Alec schwieg lange, bevor er weitersprach und Falcon direkt in die Augen sah:
"Mein Vater; mache deine Gedanken leer und fühle."
Verwirrt tat Falcon, was sein Ziehsohn verlangte. Er leerte seine Gedanken und sah Alec weiter in die Augen.
Und plötzlich geschah es:
Erst leise, dann lauter und immer deutlicher, hörte Falcon in seiner Seele einen Namen: Elay ... und plötzlich wußte er, daß Alec ihn
wie einen Vater liebte; daß er alles für ihn tun würde.

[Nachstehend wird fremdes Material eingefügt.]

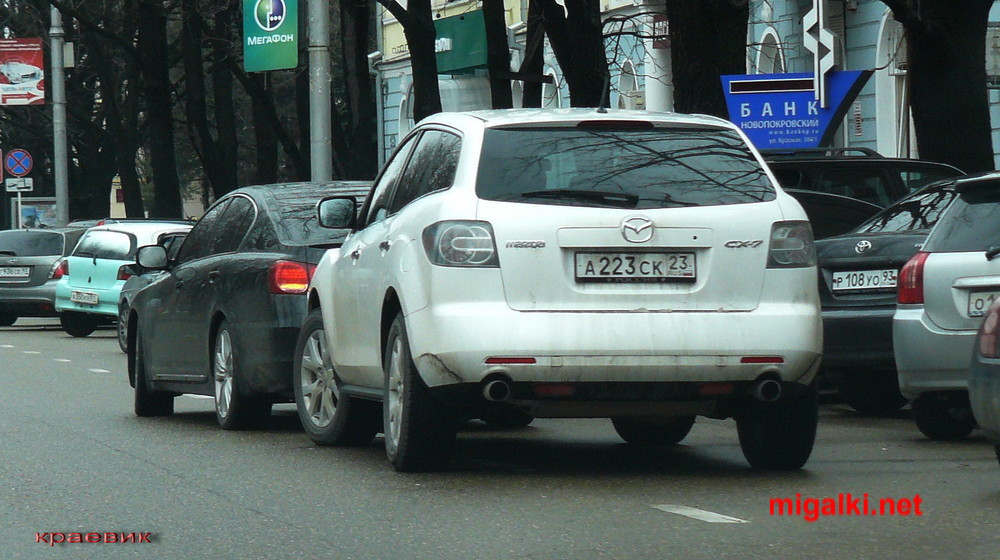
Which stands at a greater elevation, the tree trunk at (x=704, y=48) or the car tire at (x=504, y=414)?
the tree trunk at (x=704, y=48)

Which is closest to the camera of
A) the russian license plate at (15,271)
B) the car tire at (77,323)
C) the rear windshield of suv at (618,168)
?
the rear windshield of suv at (618,168)

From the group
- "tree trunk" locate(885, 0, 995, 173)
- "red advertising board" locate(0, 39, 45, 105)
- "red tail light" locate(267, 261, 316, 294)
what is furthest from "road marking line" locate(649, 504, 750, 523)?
"red advertising board" locate(0, 39, 45, 105)

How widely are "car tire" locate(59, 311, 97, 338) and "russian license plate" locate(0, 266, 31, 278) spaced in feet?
6.78

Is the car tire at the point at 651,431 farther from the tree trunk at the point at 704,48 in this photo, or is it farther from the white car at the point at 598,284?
the tree trunk at the point at 704,48

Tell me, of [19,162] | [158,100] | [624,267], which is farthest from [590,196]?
[19,162]

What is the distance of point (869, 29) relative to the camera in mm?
27797

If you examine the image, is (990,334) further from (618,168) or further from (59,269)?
(59,269)

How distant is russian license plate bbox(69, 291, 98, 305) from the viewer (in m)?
26.1

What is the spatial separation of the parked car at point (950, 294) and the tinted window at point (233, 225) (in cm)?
415

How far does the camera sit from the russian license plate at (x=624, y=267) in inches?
326

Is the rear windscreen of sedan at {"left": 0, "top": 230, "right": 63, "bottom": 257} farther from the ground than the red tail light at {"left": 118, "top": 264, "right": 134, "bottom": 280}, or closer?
farther from the ground

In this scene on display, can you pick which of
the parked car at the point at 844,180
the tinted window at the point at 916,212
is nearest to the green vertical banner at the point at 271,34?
the parked car at the point at 844,180

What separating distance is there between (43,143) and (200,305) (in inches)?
2035

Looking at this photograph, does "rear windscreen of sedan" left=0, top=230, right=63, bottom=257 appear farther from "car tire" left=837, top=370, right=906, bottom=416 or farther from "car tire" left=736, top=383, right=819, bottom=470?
"car tire" left=736, top=383, right=819, bottom=470
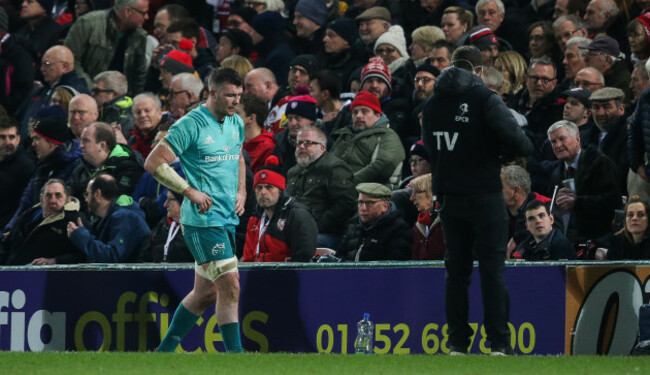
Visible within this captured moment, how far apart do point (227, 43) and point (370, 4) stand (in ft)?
6.78

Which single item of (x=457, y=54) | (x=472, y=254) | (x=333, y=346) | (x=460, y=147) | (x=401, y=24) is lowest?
(x=333, y=346)

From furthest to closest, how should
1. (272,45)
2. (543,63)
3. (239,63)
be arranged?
(272,45)
(239,63)
(543,63)

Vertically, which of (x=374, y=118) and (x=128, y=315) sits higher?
(x=374, y=118)

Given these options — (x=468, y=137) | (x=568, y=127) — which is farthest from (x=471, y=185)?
(x=568, y=127)

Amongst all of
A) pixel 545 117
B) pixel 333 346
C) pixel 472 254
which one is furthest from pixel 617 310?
pixel 545 117

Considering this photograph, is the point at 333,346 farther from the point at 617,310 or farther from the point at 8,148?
the point at 8,148

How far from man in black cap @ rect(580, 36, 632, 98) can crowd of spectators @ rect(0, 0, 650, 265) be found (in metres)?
0.02

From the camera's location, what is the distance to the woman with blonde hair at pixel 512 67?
1503cm

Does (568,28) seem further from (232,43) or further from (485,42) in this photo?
(232,43)

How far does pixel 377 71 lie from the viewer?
1501 centimetres

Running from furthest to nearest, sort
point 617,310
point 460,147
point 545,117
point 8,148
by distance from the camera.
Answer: point 8,148 → point 545,117 → point 617,310 → point 460,147

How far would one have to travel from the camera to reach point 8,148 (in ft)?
53.8

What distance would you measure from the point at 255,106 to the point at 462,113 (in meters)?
5.67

All das, was Alec war, lag in diesem kurzen Laut.
Und er wußte auch, daß dies das größte Geschenk war, das er jemals erhalten hatte.
Tränen der Freude und des Glücks wuschen Falcons Schmerz beiseite, als er den Elfen umarmte.

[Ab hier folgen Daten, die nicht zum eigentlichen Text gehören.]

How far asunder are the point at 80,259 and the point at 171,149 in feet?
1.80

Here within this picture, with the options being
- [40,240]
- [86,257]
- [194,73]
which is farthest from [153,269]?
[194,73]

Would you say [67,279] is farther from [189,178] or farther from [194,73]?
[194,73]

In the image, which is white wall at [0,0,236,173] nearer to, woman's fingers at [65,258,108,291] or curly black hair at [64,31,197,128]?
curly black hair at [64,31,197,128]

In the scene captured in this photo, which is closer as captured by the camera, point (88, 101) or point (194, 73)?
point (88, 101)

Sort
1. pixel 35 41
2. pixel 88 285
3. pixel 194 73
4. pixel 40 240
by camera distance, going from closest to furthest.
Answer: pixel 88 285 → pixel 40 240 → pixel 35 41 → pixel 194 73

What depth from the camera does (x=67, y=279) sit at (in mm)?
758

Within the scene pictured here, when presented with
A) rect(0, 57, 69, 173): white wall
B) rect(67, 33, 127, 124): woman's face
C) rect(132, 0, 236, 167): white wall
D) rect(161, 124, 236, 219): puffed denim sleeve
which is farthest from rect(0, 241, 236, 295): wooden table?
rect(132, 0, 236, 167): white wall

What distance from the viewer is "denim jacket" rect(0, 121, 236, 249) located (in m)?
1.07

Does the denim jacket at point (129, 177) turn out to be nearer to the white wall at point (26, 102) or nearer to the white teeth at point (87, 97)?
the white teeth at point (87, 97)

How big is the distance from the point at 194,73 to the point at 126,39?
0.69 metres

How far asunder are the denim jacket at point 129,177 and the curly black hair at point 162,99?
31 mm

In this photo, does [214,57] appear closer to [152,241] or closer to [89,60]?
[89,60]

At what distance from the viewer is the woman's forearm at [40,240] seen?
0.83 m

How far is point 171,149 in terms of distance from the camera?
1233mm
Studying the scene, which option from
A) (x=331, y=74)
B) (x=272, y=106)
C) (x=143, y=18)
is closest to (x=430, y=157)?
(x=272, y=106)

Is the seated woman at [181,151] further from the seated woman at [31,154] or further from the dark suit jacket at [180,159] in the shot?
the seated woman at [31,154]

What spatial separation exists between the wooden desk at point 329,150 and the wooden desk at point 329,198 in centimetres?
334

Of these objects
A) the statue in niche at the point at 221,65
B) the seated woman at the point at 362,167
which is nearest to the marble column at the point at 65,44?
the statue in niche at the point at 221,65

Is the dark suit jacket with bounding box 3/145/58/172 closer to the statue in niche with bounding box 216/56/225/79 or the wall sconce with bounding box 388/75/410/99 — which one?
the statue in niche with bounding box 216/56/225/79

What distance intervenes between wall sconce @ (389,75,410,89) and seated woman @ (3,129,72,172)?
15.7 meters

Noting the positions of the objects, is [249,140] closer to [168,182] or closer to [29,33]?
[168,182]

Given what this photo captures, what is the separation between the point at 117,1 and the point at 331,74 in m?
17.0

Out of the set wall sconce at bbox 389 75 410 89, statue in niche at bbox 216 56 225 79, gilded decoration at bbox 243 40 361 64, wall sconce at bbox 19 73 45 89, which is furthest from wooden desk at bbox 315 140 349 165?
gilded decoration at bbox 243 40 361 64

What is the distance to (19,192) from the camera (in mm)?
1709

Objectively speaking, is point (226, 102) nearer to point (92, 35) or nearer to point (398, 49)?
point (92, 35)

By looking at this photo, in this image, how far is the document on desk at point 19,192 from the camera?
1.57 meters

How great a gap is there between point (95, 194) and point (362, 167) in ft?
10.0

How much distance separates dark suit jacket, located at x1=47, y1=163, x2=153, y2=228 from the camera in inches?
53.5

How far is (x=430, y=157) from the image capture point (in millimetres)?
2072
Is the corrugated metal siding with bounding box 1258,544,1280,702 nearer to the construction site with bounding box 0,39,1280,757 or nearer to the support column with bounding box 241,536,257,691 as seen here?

"Elay ... ich werde dein Geschenk in Ehren halten; niemals soll ein anderer davon erfahren."
Während der nachfolgenden Zeit lernte Falcon, Alecs Botschaften zu empfangen, und ihm mit Gefühlen oder Bildern schwach zu antworten.
Und schon bald zog er mit Alec weiter zu den Völkern der Menschen.
Wie sie es gehofft hatten, schöpften sie keinen Verdacht. Sie kannten und vertrauten Falcon; für sie war Alec sein Sohn, und selbst die letzten Zweifel zerstreuten sich, wenn sie den jungen Elfen singen hörten.
Auch des Elfen bleibende Jugend akzeptierten sie; denn Falcon war nach all der Zeit durch das Drachenblut noch immer jung; also blieb es auch sein Sohn.
So zogen sie über den Kontinent, sangen den Völkern und lernten von ihnen neue Geschichten und Lieder.